Fu Manchu

Clone of the Universe

2018 (At the Dojo)
stoner-rock

Negli anni 90 i Fu Manchu si sono ritagliati una nicchia nel panorama stoner-rock divenendone una delle formazioni di maggior successo. In quel periodo il gruppo californiano proponeva una miscela trascinante e distorta di Black Sabbath e Melvins, arricchita da spunti hardcore-punk, laceranti aperture alla psichedelia pesante e ampio uso del fuzz. Contemporaneamente si consolidava l'attitudine di genere della formazione, che avendo trovato delle coordinate funzionali ai propri intenti musicali vi si è adagiata, raramente deviando dalla formula. Gli anni Duemila sono stati purtroppo avari di soddisfazioni per il gruppo, che ha proposto dei lavori discontinui e anche sottotono, in bilico fra l'incapacità di rinnovarsi e l'adesione a un canone sonoro semplice ed efficace.

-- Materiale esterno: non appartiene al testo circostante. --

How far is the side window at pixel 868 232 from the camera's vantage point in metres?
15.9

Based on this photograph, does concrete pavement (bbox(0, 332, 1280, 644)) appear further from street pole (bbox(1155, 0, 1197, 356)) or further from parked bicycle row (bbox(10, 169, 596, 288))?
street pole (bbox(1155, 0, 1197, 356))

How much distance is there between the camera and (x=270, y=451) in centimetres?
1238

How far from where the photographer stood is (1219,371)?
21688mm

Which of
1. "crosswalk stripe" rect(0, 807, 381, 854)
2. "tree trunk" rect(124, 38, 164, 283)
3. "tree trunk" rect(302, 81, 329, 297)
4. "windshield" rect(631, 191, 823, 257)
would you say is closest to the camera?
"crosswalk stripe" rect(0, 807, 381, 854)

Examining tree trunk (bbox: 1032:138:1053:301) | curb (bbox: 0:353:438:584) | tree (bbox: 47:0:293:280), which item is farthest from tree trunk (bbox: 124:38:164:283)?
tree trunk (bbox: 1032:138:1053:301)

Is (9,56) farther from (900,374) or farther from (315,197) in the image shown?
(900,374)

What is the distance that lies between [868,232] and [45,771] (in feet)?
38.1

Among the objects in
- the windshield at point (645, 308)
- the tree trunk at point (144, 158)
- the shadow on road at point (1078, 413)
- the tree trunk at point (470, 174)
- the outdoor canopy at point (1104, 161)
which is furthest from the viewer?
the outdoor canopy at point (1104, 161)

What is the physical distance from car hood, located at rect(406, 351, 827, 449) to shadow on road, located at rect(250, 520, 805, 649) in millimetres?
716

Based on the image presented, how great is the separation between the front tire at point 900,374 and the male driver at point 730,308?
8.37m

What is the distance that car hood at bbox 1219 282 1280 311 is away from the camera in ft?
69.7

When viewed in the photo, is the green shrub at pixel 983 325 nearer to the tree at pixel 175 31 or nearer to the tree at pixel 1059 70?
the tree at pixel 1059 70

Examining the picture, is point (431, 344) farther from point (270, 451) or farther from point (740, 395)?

L'ultimo disco "Gigantoid" nel 2014 ha mostrato qualche segnale di ripresa, proponendo brani d'impatto, cadenzati e pesanti, meno psichedelici di base ma più rockeggianti rispetto alla norma dei Fu Manchu, senza allontanarsi comunque dalla formula compositiva dei californiani. Nel 2018 esce "Clone Of The Universe", che forse in maniera un po' prevedibile riprende il discorso di "Gigantoid", puntellandolo in maniera certosina e abbinando ai suoni un lato tematico ispirato dalla fantascienza. Al centro dell'attenzione c'è sicuramente il riffing, che propone fraseggi graffianti e decisi, vicini allo spirito hardcore (riuscita soprattutto "Don't Panic") mescolati ad altri più lenti e cadenzati ("Slower Than Light").
Purtroppo a penalizzare l'ascolto c'è quello che, da anni, è sia il punto di forza che il tallone d'achille del gruppo, cioè la somiglianza con quanto già proposto in passato. Ciò non vuol dire che i brani siano deboli, anzi, sono certamente pezzi corposi e orecchiabili; ma come al solito non ci si possono aspettare grandi novità dal gruppo e chi avesse sperato almeno in qualcosa di diverso da "Gigantoid" potrebbe rimanere deluso.
Si tratta quindi di un album più indicato per i fan del gruppo, che conferma l'ostinazione dei Fu Manchu nel proporre una miscela collaudata.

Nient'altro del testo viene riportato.